### Task objective
Reproduce the records below; each should match the original exactly.

### Provided records
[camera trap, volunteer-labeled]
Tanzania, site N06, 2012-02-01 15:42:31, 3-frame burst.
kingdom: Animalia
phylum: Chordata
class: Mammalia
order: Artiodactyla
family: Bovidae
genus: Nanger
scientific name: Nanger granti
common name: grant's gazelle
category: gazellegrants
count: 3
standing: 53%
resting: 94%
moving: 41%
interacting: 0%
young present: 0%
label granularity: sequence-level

### Expected answer
[camera trap, volunteer-labeled]
Tanzania, site N06, 2012-02-01 15:42:31, 3-frame burst.
kingdom: Animalia
phylum: Chordata
class: Mammalia
order: Artiodactyla
family: Bovidae
genus: Nanger
scientific name: Nanger granti
common name: grant's gazelle
category: gazellegrants
count: 3
standing: 53%
resting: 94%
moving: 41%
interacting: 0%
young present: 0%
label granularity: sequence-level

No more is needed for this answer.